## [Extrait de texte]
--- --- ---

Slip aurait pu être cette petite pépite indé qui nous parle, nous touche, nous bouscule. Mais Slip ne semble être qu’une manière pour Lister-Jones de se faire une thérapie créative. En effet, rien n’est plus facile et difficile de se raconter à travers sa propre création. Si Slip peut amuser par moments, elle agace aussi fortement. Le concept proposé de voyager dans des réalités alternatives (ne parlons pas de dimensions parallèles, c’est un terme qui laisse imaginer beaucoup de possibilités à la limite du SF, ce que la réalité alternative permet de lisser comme propos) est un prétexte pour une banale psychanalyse « Sundance ». Mae a 37 ans, elle vit une routine agaçante avec son mec, et elle n’en peut plus. Son premier orgasme, avec un autre homme, la transporte ailleurs, dans un monde où elle est avec cet homme. Et à chaque nouvelle aventure, et nouvel orgasme, elle se retrouvera avec ce coup d’un soir.

Si le fait d’utiliser l’orgasme comme portail dimensionnel est un bon point, il est maladroitement exploité. La cohérence du propos ne tient plus. Où se trouve le pourquoi du comment? Est-ce dans l’acceptation du désir personnel ? Si oui, comment fait-elle pour être si réceptive, si rapidement précoce dans le plaisir ultime ? Est-ce souligné par une quelconque retenue qu’elle avait avec son mec ? Rien n’est vraiment dit. Est-ce dans le simple plaisir ? Alors dans ce cas, elle aurait dû préserver le gimmick formel qui voyait Mae se réveiller dans le même état que durant son orgasme. Car la mise en scène de Zoe Lister-Jones est plutôt maitrisée. Elle aime, dès les premières minutes, montrer la routine par des plans successifs similaires. La montrer en plein plaisir puis dormir dans la même expression (bouche ouverte) était un effet de montage pertinent. Elle laisse ça de côté rapidement au fil des épisodes, ne permettant plus de créer une quelconque cohérence dans le propos.

--- --- ---

## [Contenu des données]
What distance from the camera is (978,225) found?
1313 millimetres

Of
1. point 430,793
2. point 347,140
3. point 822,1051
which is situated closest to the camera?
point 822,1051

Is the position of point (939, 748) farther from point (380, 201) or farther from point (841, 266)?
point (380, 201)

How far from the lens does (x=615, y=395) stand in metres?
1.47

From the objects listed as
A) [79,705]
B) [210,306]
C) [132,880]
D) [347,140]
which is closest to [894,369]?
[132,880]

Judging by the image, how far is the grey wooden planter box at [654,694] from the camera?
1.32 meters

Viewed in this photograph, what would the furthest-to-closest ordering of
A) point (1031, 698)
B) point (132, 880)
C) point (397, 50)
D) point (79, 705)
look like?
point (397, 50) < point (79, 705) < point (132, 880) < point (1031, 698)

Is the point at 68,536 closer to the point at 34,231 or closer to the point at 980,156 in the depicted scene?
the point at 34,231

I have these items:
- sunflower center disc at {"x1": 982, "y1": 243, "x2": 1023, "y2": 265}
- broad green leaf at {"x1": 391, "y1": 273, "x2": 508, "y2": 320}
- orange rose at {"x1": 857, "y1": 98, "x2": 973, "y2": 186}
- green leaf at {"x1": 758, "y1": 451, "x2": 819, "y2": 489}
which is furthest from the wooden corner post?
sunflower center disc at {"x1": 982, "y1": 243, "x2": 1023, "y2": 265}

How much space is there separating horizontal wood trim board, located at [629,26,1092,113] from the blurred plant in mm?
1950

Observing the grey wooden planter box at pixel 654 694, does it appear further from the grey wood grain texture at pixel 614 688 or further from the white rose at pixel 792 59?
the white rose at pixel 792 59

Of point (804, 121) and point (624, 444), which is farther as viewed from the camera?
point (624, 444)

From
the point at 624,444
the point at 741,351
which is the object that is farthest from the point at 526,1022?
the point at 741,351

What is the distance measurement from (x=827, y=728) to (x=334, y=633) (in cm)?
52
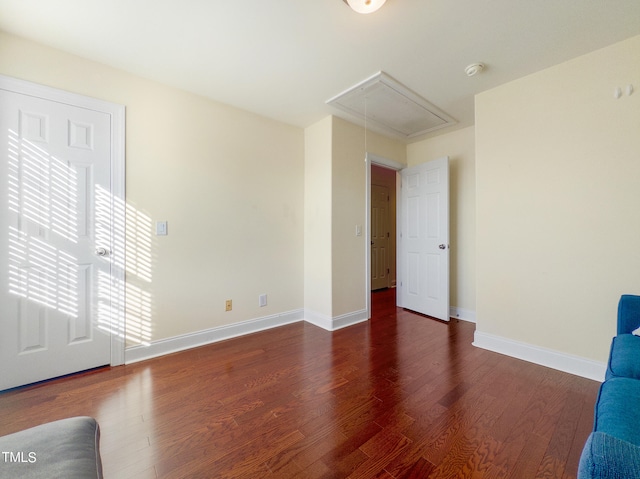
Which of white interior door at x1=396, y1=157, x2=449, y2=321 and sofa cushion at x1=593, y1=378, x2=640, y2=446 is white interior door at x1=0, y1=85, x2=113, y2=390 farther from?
white interior door at x1=396, y1=157, x2=449, y2=321

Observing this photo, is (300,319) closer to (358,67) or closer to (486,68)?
(358,67)

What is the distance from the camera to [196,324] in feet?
8.32

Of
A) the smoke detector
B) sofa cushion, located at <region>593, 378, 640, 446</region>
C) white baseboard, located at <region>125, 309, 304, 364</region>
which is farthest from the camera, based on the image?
white baseboard, located at <region>125, 309, 304, 364</region>

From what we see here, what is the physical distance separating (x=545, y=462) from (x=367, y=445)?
827 millimetres

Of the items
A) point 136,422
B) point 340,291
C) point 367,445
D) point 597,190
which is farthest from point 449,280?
point 136,422

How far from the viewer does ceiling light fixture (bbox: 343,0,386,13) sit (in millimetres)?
1469

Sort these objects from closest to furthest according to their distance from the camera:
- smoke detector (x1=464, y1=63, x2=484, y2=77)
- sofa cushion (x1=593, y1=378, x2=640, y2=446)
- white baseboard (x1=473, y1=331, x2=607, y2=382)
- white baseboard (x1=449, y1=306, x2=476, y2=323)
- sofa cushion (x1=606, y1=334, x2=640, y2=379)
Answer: sofa cushion (x1=593, y1=378, x2=640, y2=446) → sofa cushion (x1=606, y1=334, x2=640, y2=379) → white baseboard (x1=473, y1=331, x2=607, y2=382) → smoke detector (x1=464, y1=63, x2=484, y2=77) → white baseboard (x1=449, y1=306, x2=476, y2=323)

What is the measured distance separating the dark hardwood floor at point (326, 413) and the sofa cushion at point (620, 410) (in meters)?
0.46

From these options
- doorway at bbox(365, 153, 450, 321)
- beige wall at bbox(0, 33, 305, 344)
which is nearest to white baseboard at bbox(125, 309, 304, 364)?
beige wall at bbox(0, 33, 305, 344)

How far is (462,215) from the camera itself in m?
3.40

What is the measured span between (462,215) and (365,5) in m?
2.70

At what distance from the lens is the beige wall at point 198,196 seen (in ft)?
7.07

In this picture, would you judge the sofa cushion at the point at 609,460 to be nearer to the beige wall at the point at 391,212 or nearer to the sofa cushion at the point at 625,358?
the sofa cushion at the point at 625,358

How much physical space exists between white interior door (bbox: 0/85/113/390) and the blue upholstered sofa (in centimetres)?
282
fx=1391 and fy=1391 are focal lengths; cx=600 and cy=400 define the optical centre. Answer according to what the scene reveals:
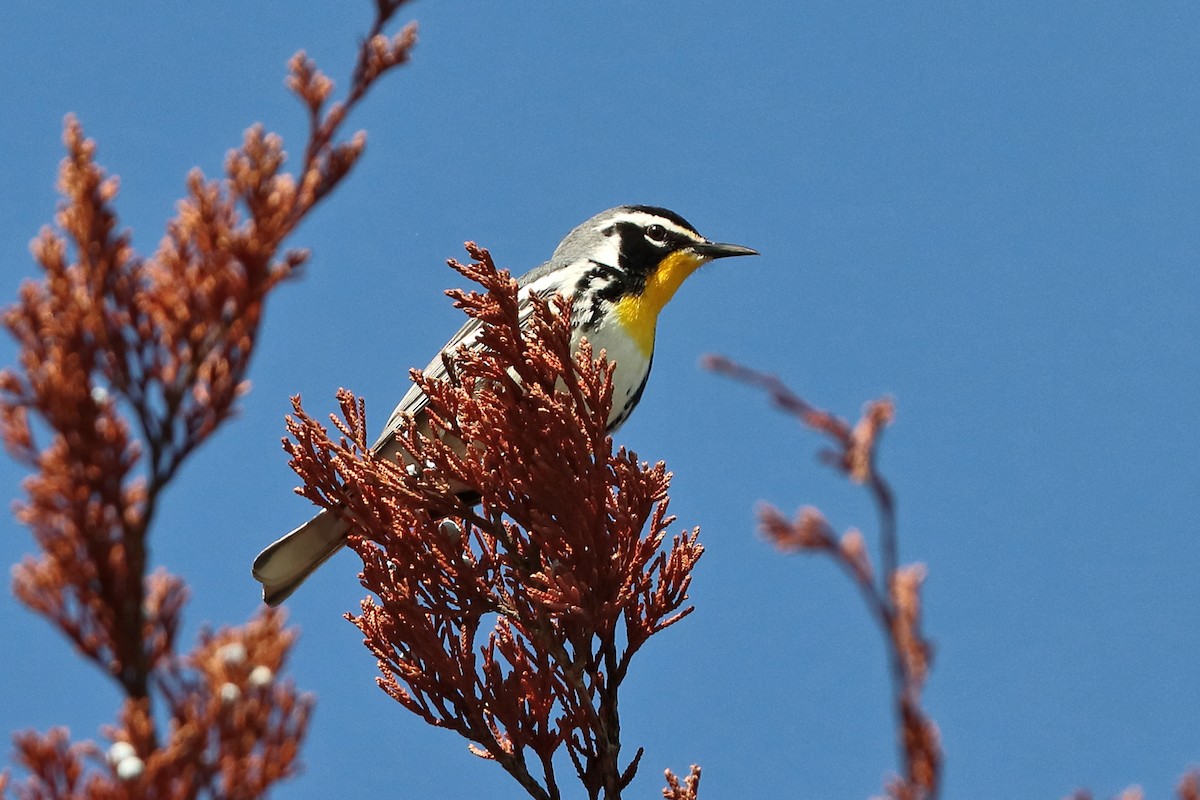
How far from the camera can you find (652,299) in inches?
227

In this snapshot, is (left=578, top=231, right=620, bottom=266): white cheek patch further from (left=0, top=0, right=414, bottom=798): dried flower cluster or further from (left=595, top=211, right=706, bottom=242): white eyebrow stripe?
(left=0, top=0, right=414, bottom=798): dried flower cluster

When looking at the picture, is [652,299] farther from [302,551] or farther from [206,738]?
[206,738]

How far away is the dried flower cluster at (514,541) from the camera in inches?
151

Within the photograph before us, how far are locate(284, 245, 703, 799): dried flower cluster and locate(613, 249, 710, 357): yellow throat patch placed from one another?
4.78 ft

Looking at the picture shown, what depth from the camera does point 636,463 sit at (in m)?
3.93

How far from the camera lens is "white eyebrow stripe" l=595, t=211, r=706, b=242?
6.18 meters

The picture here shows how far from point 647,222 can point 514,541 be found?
2481mm

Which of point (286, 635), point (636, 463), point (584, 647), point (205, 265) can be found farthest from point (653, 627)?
point (205, 265)

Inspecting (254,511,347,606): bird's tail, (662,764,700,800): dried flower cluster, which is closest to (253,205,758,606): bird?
(254,511,347,606): bird's tail

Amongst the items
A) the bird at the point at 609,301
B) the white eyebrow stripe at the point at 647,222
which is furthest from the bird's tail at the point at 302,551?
the white eyebrow stripe at the point at 647,222

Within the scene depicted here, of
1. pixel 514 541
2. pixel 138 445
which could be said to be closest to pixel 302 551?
pixel 514 541

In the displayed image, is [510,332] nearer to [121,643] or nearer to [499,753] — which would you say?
[499,753]

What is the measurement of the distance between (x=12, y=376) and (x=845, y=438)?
1746 millimetres

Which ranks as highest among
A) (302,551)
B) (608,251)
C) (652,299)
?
(608,251)
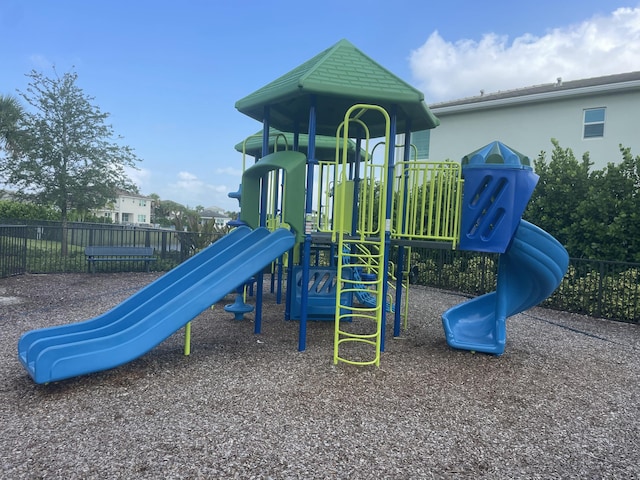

--- --- ---

## [Tâches à réaliser]
a) Répondez à ces questions sur la critique de Slip :
(i) Quel âge a Mae ?
(ii) Qu'est-ce qui transporte Mae dans un monde où elle est avec un autre homme ?
(iii) Selon l'effet de montage décrit, quelle expression Mae garde-t-elle en dormant ?
b) Prolongez la critique de Slip en reprenant après sa dernière phrase.
La liste n'est d'aucune utilité ici.

## [Les réponses]
a)
(i) Elle a 37 ans.
(ii) Son premier orgasme avec un autre homme.
(iii) La bouche ouverte.

b)
Pire, on aurait pensé qu’elle trouve son plaisir dans la libération, dans le lâcher-prise. Mais cette scène dans la voiture, où le plaisir n’avait pas sa place, et où on la voit hurler, est définitivement la preuve que ce projet n’est pas aussi délicat qu’il n’est. Il reste les variations dans les constantes, comme avec son amie Gina, petite bouffée d’air frais de la série…

https://www.youtube.com/watch?v=Xg2Lynfu0Qw

Slip s’enfonce de plus en plus dans la tentative de raconter du soi avec du moi. On ne comprend plus le personnage de Mae. Les réalités se suivent et les prises de conscience sont pauvres. Quand la série plonge dans l’abstrait, avec deux Mae, un décor minimaliste, une démonstration chantée sur du Sting, elle devient une caricature. Mais la série semble être consciente d’être une gigantesque auto-satisfaction. Preuve en est cette scène où Mae rêve d’elle-même et se réveille en train de se masturber. On nage, comme dirait un personnage d’un épisode de X-Files, en pleine auto-satisfaction para-masturbatoire. Et à lire les interviews de l’actrice, on n’en apprend pas plus sur le fond du projet.

La conclusion de Slip est à l’image du projet, bancale. C’est d’une facilité exemplaire, court, frustrant. On ne voit pas comment un projet aussi intéressant n’a pas exploité correctement tout son potentiel. Un « tout ça pour ça » est inévitable. Si on apprécie la mise en scène inspirée de Zoe Lister-Jones, son talent d’actrice, ses thématiques, on a du mal à trouver en Slip une série marquante. Elle avait tout pour plaire, elle est restée muette. Comme un coitus interruptus.

La série restera sûrement confidentielle en France, et s’arrêtera sur Roku aux Etats-unis.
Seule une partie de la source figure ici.